## Activity
Every line containing the string "mountain" should be returned from the records.

***

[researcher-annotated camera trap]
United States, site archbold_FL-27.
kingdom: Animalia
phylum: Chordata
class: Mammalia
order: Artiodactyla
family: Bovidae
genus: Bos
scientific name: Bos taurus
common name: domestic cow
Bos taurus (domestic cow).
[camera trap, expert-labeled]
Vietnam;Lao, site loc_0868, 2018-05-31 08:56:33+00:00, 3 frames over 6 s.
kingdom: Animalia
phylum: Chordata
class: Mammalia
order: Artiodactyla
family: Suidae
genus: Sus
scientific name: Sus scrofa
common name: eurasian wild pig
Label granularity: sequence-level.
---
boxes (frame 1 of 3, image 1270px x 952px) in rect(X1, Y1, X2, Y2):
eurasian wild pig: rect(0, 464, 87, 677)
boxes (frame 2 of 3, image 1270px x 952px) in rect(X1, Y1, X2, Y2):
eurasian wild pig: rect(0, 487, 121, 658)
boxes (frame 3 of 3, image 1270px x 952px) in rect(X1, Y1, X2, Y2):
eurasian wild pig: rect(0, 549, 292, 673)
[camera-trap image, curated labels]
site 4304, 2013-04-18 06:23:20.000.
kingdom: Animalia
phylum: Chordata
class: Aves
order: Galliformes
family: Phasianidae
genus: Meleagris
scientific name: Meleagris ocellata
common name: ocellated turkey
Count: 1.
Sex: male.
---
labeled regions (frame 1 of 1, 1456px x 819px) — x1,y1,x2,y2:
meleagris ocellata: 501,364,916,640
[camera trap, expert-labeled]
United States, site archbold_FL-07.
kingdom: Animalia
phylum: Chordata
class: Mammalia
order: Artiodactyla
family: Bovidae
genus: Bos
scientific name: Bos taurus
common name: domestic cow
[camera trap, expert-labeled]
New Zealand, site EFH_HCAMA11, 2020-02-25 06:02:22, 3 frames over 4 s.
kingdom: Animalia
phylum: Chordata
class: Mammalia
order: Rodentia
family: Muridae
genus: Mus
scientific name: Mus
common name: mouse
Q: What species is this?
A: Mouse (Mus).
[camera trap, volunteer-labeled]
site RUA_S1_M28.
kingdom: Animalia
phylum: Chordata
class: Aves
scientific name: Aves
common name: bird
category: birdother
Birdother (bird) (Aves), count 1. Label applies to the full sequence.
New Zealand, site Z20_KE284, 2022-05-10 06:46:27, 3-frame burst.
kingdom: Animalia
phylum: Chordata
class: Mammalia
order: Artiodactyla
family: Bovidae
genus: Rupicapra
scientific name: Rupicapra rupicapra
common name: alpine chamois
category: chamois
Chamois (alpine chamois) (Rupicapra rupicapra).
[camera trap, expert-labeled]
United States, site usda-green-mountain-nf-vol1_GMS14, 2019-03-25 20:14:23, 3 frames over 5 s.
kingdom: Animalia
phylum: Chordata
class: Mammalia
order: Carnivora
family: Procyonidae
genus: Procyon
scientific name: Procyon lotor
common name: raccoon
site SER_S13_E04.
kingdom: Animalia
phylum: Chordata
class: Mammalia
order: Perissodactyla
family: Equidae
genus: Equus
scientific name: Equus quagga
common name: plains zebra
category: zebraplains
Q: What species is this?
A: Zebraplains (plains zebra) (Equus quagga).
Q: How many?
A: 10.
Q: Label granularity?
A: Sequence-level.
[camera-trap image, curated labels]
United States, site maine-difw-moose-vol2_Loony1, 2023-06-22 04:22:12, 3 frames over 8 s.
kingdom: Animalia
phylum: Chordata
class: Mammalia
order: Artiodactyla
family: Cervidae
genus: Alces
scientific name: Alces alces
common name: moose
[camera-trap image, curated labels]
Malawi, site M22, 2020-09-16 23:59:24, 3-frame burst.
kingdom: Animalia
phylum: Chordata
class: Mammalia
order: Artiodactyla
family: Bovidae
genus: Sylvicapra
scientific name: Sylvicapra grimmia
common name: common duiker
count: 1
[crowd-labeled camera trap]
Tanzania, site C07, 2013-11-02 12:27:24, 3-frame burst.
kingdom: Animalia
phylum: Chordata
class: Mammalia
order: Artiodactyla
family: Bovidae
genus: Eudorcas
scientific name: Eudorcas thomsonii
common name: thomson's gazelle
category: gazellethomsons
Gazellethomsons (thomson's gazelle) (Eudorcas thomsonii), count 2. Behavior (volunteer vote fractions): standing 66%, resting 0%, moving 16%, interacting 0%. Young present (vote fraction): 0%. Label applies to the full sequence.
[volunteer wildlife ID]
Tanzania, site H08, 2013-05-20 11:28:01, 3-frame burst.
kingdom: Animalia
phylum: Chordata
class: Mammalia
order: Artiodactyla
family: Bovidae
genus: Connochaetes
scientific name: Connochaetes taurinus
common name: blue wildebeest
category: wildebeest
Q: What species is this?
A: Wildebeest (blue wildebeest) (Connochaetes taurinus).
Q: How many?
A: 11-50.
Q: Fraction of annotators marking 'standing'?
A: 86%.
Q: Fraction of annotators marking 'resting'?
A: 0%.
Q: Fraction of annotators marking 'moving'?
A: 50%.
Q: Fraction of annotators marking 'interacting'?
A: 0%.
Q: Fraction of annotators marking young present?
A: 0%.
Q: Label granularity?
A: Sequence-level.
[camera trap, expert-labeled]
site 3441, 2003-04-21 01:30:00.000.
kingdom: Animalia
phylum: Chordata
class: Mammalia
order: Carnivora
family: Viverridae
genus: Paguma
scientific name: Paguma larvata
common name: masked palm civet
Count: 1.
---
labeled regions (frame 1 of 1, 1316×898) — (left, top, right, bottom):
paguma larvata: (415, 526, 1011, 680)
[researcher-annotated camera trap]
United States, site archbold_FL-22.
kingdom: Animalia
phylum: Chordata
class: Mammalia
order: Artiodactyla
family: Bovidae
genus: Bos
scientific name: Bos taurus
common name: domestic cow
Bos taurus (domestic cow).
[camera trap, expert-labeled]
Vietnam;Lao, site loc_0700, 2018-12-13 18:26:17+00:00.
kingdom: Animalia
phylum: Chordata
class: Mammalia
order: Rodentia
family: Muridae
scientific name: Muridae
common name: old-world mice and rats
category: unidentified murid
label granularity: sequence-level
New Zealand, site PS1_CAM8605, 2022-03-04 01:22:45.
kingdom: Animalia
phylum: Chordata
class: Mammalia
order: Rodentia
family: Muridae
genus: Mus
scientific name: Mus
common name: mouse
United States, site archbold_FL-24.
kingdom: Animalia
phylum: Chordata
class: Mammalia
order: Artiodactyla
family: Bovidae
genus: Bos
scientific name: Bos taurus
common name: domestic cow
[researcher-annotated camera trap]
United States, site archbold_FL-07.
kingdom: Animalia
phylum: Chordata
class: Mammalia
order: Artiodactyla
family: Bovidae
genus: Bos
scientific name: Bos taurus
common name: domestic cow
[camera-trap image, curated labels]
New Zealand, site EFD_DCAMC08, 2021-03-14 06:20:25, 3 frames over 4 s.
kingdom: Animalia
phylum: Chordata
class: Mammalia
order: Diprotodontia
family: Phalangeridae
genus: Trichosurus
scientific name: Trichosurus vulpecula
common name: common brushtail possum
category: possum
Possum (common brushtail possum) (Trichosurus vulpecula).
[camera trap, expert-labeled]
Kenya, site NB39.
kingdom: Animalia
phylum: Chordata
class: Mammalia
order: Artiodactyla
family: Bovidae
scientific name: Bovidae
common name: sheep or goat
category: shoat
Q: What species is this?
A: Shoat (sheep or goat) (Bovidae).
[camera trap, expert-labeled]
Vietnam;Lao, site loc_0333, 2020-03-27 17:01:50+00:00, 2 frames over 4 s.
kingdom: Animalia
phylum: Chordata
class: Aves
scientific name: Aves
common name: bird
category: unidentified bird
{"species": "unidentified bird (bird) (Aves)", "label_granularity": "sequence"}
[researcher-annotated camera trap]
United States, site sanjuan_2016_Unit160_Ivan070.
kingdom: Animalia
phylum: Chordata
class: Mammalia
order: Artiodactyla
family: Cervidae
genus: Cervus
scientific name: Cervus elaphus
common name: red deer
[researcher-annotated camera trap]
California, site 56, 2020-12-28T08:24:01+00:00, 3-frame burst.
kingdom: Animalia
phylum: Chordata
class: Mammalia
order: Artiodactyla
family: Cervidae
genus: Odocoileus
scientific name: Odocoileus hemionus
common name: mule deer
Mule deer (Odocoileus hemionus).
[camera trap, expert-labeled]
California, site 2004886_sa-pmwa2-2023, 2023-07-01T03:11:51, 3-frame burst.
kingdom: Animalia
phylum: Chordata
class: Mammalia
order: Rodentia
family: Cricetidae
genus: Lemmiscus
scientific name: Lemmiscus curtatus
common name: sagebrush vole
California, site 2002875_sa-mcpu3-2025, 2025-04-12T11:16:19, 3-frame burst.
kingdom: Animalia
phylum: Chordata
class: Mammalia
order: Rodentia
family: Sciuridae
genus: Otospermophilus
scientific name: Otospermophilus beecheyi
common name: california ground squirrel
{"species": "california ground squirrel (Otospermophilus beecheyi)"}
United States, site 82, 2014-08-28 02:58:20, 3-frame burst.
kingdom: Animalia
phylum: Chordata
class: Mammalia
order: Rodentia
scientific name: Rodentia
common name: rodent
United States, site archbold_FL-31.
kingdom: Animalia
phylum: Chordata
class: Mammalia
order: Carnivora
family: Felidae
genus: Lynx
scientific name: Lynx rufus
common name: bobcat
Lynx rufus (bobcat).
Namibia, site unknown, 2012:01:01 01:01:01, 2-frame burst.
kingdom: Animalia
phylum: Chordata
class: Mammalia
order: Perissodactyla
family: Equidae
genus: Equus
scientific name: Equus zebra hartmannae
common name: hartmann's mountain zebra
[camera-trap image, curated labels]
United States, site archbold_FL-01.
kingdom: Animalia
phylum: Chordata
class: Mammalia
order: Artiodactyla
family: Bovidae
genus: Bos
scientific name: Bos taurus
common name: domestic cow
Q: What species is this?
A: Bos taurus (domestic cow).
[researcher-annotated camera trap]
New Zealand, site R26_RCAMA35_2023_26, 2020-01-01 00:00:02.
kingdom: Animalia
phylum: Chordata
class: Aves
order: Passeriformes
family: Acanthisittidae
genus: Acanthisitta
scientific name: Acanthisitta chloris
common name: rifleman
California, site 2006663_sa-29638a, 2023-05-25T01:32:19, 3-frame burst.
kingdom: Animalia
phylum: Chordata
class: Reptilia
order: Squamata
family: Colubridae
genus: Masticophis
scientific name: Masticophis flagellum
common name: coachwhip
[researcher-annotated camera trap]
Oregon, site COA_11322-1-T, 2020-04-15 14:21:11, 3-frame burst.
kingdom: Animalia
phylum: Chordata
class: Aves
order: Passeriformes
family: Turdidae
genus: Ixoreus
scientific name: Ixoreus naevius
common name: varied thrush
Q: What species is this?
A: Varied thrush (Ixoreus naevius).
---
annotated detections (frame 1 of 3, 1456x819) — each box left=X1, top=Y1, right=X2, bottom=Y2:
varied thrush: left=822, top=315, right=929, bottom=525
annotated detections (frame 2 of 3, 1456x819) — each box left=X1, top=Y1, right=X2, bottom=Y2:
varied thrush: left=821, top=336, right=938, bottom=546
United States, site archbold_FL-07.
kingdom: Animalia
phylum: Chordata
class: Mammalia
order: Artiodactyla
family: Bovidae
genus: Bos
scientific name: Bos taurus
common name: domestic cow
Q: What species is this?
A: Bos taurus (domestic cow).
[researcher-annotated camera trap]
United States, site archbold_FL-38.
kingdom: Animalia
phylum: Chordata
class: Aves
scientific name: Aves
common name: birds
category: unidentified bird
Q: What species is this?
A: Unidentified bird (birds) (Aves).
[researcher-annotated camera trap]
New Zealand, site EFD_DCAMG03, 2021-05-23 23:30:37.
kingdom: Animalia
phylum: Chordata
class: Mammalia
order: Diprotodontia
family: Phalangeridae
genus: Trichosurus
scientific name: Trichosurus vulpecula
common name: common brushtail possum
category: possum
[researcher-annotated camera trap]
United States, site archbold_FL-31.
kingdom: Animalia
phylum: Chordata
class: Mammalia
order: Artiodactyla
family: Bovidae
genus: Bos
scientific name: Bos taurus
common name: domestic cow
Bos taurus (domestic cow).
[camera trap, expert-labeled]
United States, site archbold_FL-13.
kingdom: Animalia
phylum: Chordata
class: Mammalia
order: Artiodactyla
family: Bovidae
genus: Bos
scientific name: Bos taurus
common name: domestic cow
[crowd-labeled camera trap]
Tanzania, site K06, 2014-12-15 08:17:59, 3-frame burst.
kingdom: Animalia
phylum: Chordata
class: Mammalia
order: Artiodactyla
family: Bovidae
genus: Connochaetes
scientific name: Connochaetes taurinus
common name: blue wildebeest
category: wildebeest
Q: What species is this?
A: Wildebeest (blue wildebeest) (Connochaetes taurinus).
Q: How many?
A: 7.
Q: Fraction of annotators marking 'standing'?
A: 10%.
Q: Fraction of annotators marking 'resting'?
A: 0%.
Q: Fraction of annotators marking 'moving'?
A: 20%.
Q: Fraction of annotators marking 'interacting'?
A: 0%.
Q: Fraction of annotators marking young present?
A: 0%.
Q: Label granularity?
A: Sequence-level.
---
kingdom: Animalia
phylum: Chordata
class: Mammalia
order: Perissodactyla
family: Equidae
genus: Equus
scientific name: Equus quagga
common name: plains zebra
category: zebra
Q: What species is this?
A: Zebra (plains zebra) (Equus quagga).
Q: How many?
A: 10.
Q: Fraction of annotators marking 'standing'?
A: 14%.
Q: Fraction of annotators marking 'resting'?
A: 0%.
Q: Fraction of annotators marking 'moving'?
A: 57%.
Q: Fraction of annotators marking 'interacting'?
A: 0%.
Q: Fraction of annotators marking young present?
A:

***

## Output of the task
United States, site usda-green-mountain-nf-vol1_GMS14, 2019-03-25 20:14:23, 3 frames over 5 s.
common name: hartmann's mountain zebra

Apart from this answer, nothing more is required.